Par exemple, Casablanca met en scène plusieurs leitmotiv, dont le plus évident est le thème "As Time Goes By" (interprété par Sinatra) pour illustrer l'amour entre Rick (Bogart) et Isla (Bergman).



Cette musique apparaîtra à chaque rencontre des personnages (ou disparaitra dans les moments de tension), pour souligner leurs émotions.

Le leitmotiv wagnerien est abondamment utilisé dans Star Wars pour accompagner les principaux personnages ou les éléments narratifs récurrents (la Marche impériale, la Force, le Côté Obscur...).

Comme son nom l'indique, le leitmotiv wagnérien a été inventé par Wagner pour sa Tétralogie de l'Anneau du Nibelung qui révolutionna l'opéra pour en faire un "art total", préfigurant le cinéma.


Persistence du symphonisme hollywoodien

Certains codes du symphonisme hollywoodien classique seront recyclés dans le cinéma contemporain des années 70 à nos jours, dans un courant musical que l'on peut qualifier de néo-hollywoodisme, dont le leader est John Williams (grand fan de Steiner), compositeur entre autres des musiques de la série Star Wars (qualifiés également de Space Opera) ou des Dents de la Mer.




Autres représentants majeurs de ce courant : Jerry Goldsmith (The Omen, Planet of the Apes, Basic Instinct...), Franz Waxman (The Bride of Frankenstein, Rebecca, Rear Window), Maurice Jarre (Laurence d'Arabie, Docteur Jivago, Witness, Ghost)...




On peut rattacher à ce courant le lyrisme épique introduit par la musique du Seigneur des Anneaux par Howard Shore.




La bande son toute wagnérienne d'Inception de Hans Zimmer fait bien sûr partie de la bande.




L'impressionisme musical

Tous les réalisateurs n'aiment pas la musique considérée comme trop dirigiste au risque d'écraser l'image.

Certains l'excluent et ne font usage que du son, comme Renoir dans la Chienne ou Fritz Lang dans M Le Maudit.

Dans le Scarface original de Hawks, la première séquence du meurtre du Gros louis est soulignée par un simple sifflotement du gangster, avant et pendant l'exécution.

L'absence de musique signifie ici une volonté du réalisateur de ne pas surjouer l'effet dramatique par la musique mais aussi de montrer l'absence d'émotion du tueur, la gratuité d'un crime qui ne peut être figurée par une quelconque mélodie.

C'est l'insensibilité du mal qui est restitué par ce sifflement.

Idem dans M Le Maudit qui siffle à l'approche de ses victimes avant chacun de ses meurtres, comme pour signifier la pulsion de mort et de mal qui le submerge.

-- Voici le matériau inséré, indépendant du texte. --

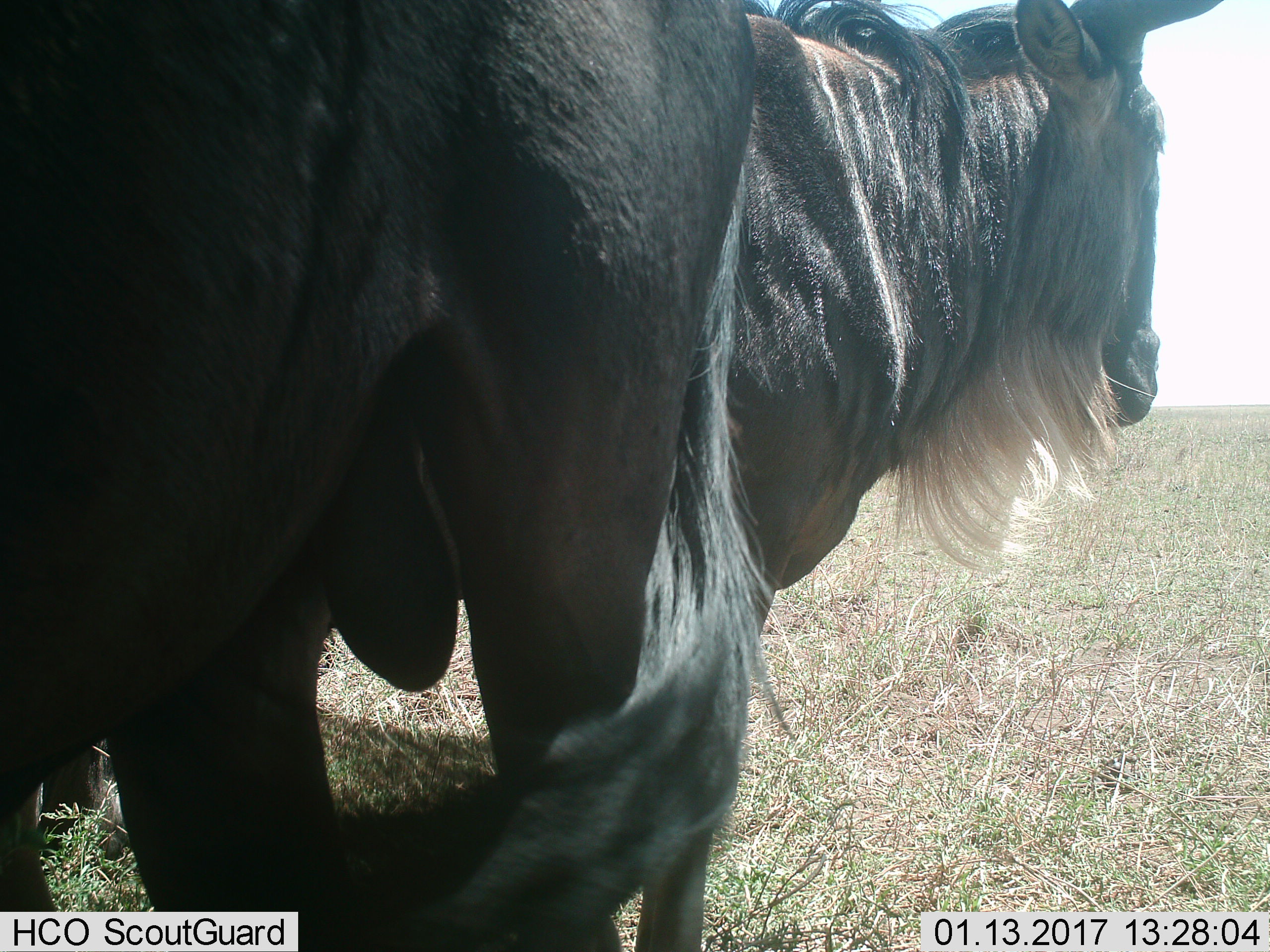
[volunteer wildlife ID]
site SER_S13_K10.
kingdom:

Pour autant, si la musique en tant que telle n'est pas employée, la bande-son dans toute sa profondeur est utilisée pour créer une continuité narrative, comme expliqué dans l'analyse de séquence ci-dessous:




Renouvellement

Dans les années 40 et 50, le classicisme hollywoodien est quelque peu bousculé par l'irruption du jazz.

Le symphonisme reste néanmoins très présents dans les films les plus mainstream.

Bernard Herrmann renouvelle le genre avec son travail sur les oeuvres d'Hitchcock.

En témoigne la noirceur de la musique accompagnant l'ouverture de Citizen Kane, son premier film hollywoodien, qui fait se succéder et s'imbriquer plusieurs thèmes illustrant le conflit entre l'enfance et l'âge adulte.




Hermann s'inspire de Debussy et de Ravel pour une musique impressionniste aux timbres très français.

La musique de film est également marquée, à la fin des années 40, par sa commercialisation auprès du grand public avec l'irruption des 33 tours.


4. La musique dans le cinéma français contemporain : vers un symphonisme intimiste ou l'art du compromis

Initialement, en France, on utilisait assez peu la musique classique hollywoodienne pour accompagner les films, car cette musicalité est associée à l'Allemagne, puissance ennemie.

On privilégiait plutôt une musique présentant moins d'ampleur, plus sensible au timbre des instruments.

Contrairement au style hollywoodien démonstratif, cette musique cherche à rendre « sensible le rythme interne de l’image sans pour cela s’efforcer d’en traduire le contenu sentimental ».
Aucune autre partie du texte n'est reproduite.